Evoquant des "recherches" et une "mobilisation intensive", la procureure de la République a détaillé le dispositif en place : la végétation autour de la salle des fêtes où se déroulait le mariage pendant lequel la fillette a disparu, ainsi que les points d'eau alentours, sont inspectés depuis dimanche. Les services de police et de gendarmerie chargés de l'enquête "se relaient, depuis dimanche matin, jour et nuit pour approfondir les recherches". 

Le colonel Yves Marzin a confirmé que "les plongeurs continuent les investigations dans les mares et cours d'eau à proximité". Le ratissage de la zone, en cours depuis "la nuit de samedi à dimanche", "continuera jusqu'à ce que nous ayons une piste de travail pour poursuivre l'investigation.
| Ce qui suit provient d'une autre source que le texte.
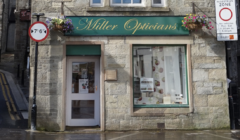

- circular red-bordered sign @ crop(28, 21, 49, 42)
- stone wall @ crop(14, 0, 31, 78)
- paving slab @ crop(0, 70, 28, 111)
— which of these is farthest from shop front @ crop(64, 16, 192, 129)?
stone wall @ crop(14, 0, 31, 78)

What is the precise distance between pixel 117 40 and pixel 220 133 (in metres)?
4.13

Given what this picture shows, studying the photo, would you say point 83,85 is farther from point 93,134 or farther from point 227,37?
point 227,37

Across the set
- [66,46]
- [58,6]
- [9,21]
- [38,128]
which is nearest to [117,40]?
[66,46]

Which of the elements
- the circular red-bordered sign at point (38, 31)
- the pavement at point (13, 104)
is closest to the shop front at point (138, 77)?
the circular red-bordered sign at point (38, 31)

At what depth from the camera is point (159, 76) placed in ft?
25.0

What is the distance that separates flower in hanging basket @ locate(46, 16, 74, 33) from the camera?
687cm

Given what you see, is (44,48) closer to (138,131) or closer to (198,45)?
(138,131)

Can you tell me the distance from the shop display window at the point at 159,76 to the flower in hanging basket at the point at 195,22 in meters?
0.76

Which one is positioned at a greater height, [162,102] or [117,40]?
[117,40]

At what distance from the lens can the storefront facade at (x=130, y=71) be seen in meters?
7.08

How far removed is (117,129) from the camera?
23.0ft

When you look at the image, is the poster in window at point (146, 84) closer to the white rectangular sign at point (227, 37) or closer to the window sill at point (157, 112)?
the window sill at point (157, 112)

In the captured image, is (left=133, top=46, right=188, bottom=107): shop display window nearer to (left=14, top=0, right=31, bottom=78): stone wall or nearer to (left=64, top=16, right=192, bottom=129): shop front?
(left=64, top=16, right=192, bottom=129): shop front

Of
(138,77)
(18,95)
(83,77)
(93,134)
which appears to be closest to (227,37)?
(138,77)
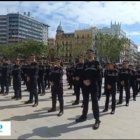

Tant qu'il y aura un espoir de retrouver Maëlys, il est inenvisageable de baisser la garde. (...) Ce dispositif a vocation à s'inscrire dans la durée naturellement".

250 personnes doivent être interrogées

"La quasi totalité des personnes présentes au mariage" ainsi que "des personnes présentes à proximité des lieux où Maëlys a été vue, ont été entendus ou le seront", a encore prévenu Dietlind Baudoin.  

Outre le mariage, auquel assistait la famille, la procureure a indiqué que deux autres soirées avaient eu lieu dans la nuit de samedi à dimanche. L'une à 350 mètres de la salle des fêtes dont les participants doivent également être interrogés. Et une autre dans un bar se trouvant à 500 mètres des lieux où Maëlys a été vue pour la dernière fois. Au total, 250 personnes vont être questionnées par les forces de l'ordre. Environ 140 personnes ont d'ores et déjà été entendues par les enquêteurs. 

Un appel à témoins pour l'instant sans succès

Interrogée sur l'appel à témoins lancé dimanche soir, la procureure de la République a fait savoir que cela avait permis de recevoir "quelques appels téléphoniques". Mais aucun n'a permis d'orienter les enquêteurs vers une piste.